Both the installation effort and system testing requires time and effort. Not only will the information technology (IT) department be involved; but others may be asked to help build and test the system’s functionality. Downtime is also a real possibility and can affect productivity. However, having redundant systems in place can reduce the chances of system downtime during an upgrade or implementation.

Now, we can’t forget that it takes time to learn how to use a new computer system; this process will likely add to the disruption in individual productivity.

What are some issues you can anticipate with a system upgrade implementation?

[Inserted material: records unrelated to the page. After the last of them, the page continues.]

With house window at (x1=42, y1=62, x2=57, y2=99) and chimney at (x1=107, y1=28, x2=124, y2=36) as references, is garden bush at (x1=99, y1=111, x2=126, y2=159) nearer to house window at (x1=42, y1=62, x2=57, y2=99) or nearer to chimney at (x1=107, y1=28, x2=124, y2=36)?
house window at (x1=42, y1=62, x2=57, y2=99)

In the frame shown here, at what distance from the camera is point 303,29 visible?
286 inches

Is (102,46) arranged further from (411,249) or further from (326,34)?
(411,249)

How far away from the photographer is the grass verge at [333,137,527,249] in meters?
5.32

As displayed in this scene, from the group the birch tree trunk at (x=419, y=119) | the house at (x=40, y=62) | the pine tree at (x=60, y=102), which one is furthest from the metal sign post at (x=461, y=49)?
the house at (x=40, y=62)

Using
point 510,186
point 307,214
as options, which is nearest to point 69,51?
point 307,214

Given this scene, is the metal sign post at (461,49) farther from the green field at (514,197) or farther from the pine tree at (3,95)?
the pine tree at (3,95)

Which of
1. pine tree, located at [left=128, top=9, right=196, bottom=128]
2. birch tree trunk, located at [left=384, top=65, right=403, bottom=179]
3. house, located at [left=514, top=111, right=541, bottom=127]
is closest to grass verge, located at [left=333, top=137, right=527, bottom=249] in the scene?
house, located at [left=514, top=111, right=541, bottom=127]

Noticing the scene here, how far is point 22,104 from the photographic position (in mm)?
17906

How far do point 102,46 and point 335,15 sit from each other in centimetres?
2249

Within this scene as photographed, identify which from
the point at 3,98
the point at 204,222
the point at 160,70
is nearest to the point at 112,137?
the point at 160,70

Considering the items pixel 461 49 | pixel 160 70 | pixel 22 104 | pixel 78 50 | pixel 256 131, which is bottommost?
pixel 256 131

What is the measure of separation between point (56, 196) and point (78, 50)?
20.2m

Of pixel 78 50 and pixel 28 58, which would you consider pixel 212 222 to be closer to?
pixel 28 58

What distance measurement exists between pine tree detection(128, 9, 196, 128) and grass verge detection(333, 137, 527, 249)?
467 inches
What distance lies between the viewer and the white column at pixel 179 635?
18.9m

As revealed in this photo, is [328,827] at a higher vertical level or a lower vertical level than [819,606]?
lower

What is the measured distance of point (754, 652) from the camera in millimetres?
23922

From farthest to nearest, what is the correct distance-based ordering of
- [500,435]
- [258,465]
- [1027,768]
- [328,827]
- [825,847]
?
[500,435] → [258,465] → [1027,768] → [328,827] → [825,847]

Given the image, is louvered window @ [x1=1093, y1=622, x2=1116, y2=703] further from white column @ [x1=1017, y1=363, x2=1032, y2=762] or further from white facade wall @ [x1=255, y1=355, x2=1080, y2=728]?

It’s likely that there will be many ICD-10 planning meetings to discuss:

  • Computer system issues;
  • Processes and procedures;
  • Payer issues and contracts;
  • Education planning and preparation;
  • And other project steps as they relate to converting to ICD-10.

Depending on the amount of time people need for the planning process, individual positions may need to be backfilled with additional staff to maintain day-to-day operations. What can you do to help minimize the impact this will have on productivity?

There may also be a loss in productivity and performance immediately after the transition to ICD-10, as we work with both ICD-9 and ICD-10 codes. Practices and organizations should prepare for processing claims with both ICD-9 and ICD-10 codes, leading to a dual-coding environment.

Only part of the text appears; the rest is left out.